# Notes on Clustering Algorithms

(Based on Notes from Ed Fox's Course at Virginia Tech., 1995-1996)

## Applications in IR

• Improve search efficiency: similar items are close-by on disk.
• Improve search effectiveness: it is likely that similar documents will be similar to the same query.
• Precision: if cluster items are all relevant, or all non-relevant
• Recall: if one might not otherwise retrieve all items in a relevant cluster
• Explore the characteristics of a document collection, citation network, etc. Thus, one can easily find nearest neighbors (NNs), or analyze the classification structure.
• Construct a thesaurus based on term-term co-occurrence in documents.

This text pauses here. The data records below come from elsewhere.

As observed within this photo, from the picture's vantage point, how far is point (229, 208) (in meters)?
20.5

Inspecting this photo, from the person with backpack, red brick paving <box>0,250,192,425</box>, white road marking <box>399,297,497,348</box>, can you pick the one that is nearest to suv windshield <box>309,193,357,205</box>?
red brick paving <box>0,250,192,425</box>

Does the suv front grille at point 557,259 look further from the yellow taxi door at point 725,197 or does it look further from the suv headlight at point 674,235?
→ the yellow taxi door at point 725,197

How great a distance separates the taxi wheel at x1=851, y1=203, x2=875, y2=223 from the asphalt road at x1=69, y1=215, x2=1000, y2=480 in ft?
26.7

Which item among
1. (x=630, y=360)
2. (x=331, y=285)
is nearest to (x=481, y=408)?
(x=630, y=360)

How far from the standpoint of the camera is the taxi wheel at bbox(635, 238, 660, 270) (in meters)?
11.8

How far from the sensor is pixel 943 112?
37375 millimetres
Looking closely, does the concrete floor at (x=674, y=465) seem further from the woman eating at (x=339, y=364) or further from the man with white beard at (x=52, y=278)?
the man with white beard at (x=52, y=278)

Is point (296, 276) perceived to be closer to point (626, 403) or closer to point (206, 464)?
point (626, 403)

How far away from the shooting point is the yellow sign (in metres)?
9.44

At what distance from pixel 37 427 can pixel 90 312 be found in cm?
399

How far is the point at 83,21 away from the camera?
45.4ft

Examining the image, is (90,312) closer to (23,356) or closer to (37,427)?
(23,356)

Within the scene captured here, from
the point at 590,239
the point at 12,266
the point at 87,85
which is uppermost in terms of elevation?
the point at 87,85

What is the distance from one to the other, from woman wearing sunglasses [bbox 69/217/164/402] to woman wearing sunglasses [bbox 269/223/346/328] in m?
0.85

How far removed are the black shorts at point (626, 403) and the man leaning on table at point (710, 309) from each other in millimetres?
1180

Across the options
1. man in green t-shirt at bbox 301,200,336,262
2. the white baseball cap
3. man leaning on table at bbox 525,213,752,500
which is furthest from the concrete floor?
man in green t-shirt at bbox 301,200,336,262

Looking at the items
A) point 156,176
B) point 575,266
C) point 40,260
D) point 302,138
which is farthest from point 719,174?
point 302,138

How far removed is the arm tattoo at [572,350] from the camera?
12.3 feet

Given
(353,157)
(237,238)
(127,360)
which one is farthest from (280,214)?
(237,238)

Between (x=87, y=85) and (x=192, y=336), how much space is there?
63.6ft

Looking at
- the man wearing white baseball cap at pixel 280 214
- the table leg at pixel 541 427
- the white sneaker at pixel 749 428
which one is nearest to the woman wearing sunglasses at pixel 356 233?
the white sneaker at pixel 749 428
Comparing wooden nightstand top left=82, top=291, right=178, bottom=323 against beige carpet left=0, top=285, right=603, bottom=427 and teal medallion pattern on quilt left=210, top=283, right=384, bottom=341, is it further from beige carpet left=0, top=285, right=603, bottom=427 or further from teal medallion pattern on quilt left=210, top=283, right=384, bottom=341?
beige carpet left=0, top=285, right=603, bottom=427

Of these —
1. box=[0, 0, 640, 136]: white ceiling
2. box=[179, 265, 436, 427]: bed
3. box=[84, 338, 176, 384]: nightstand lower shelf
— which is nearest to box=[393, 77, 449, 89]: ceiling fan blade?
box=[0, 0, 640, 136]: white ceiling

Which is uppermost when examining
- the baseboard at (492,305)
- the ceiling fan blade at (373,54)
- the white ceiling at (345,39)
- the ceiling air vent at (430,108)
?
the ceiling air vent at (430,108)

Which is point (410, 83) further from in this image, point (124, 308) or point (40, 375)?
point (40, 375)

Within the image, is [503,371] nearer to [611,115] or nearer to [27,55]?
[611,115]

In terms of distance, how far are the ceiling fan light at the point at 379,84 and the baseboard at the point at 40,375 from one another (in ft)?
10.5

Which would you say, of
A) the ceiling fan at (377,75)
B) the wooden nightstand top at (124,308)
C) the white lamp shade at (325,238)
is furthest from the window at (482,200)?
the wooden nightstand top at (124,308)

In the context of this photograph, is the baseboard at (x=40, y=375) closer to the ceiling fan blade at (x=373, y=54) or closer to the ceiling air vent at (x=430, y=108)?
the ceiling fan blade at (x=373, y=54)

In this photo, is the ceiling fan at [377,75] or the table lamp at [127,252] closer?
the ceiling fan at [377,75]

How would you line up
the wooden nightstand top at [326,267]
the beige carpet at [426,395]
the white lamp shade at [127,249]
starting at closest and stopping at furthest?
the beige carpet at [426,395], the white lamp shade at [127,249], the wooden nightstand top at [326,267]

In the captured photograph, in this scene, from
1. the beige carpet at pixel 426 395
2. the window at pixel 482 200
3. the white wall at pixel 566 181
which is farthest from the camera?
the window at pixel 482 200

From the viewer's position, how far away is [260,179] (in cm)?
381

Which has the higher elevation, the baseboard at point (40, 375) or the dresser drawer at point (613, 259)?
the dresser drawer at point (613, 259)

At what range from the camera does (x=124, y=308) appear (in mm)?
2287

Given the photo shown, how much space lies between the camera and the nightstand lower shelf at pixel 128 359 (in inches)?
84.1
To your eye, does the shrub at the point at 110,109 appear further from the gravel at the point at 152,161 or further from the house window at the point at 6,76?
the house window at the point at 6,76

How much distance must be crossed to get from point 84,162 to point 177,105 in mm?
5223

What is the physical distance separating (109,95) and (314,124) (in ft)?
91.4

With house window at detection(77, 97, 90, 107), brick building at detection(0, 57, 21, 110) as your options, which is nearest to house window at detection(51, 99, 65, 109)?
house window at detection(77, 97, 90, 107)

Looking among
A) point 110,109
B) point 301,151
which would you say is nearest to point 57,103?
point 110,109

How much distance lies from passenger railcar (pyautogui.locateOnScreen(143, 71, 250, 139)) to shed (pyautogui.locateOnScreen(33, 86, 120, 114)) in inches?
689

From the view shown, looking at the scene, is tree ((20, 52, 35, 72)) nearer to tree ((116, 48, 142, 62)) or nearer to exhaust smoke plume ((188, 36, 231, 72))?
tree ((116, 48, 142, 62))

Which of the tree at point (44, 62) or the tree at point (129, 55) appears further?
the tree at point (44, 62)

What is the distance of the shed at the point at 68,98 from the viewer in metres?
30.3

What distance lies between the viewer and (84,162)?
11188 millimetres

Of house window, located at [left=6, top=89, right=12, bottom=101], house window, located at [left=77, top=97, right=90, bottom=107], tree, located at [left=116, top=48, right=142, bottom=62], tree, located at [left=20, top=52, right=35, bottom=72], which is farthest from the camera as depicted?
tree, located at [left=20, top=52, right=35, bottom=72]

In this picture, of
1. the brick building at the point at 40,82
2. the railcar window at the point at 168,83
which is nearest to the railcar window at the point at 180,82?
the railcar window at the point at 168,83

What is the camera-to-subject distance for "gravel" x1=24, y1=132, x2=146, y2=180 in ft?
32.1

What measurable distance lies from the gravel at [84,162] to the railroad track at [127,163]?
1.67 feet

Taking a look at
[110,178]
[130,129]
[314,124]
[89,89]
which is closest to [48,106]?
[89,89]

## Checklist of Clustering Issues and Steps

• Select features/attributes of objects to use in their representation.
• Select clustering method and similarity measure.
• Run clustering algorithm, producing clusters (and possibly a cluster hierarchy).
• Evaluate the clustering results.
• Update the clustering as changes are made.
• Search or otherwise use the clusters.

## Similarity measures

Heuristics:
• Similarities should be normalized by length of document vectors.
• Term weighting may not be of particular value.
(For a cluster centroid, weights might even be re-computed based on ranks. For example, consider a cluster centroid with t terms, so the one with largest weight has rank 1 and the term with lowest weight has rank t. Assume we want a linear decrease in weights, from value 1 for the rank 1 term down to value (1-c) for the term with rank t, where c might be say 0.9. Then, we might use the following value for the weight of the term with rank i:
1 - c*(i-1)/(t-1) )
Common measures:
In all cases, the numerator is based on the inner product, and the denominator is a normalization factor.
• Dice: multiply numerator by 2, and normalize by the sum of both sums of squares
• Jaccard: normalize by the sum of both sums of squares, less the inner product
• Cosine

## Similarity matrix

• Matrix is useful in many clustering algorithms.
• Matrix is useful for n nearest neighbor (NN) computations.
• Naive algorithm is O(n**2).
• IF-based algorithm can work for sparse matrices or matrix rows.
IF-based Algorithm:
Rationale ---
• sim is zero if there are no terms in common
• we can mark docs that have terms in common, with the aid of the IF
Pseudocode ---
.......foreach document
..............foreach term in document
.....................get IF list for term
............................mark documents appearing in IF list
..............foreach marked document
.....................compute sim with doc in outer loop

## Computational complexity

• Terminology: Assume N documents and M clusters
• Space: Need:
• O(N): if store documents / input data set;
• O(M): if store clusters / centroids; and
• O(N**2): if store doc-doc sim matrix
• Time: Need:
• O(N): to just examine input data set;
• O(NM): for simple reallocation methods; and
• O(N**2): to build doc-doc sim matrix

## Update

In some cases, clustering must start anew if there are any changes. Sometimes, additions can be made to the most similar cluster (but eventually that may force a regeneration or reclustering).

In other cases, update is part of the clustering algorithm:

Finally, cluster maintenance may be a part of the algorithm, as in the work of Crouch or that of Can et al.

## Evaluation

In general, Ward's method, and the group average method, have performed well.

Voorhees found:

• complete link most effective for larger collections
• complete link and group average comparable for smaller collections
• single link hierarchies provided the worst retrieval performance

El-Hamdouchi and WIllett found:

• group average most suitable for document clustering
• complete link not as effective (based on using Defays' CLINK algorithm)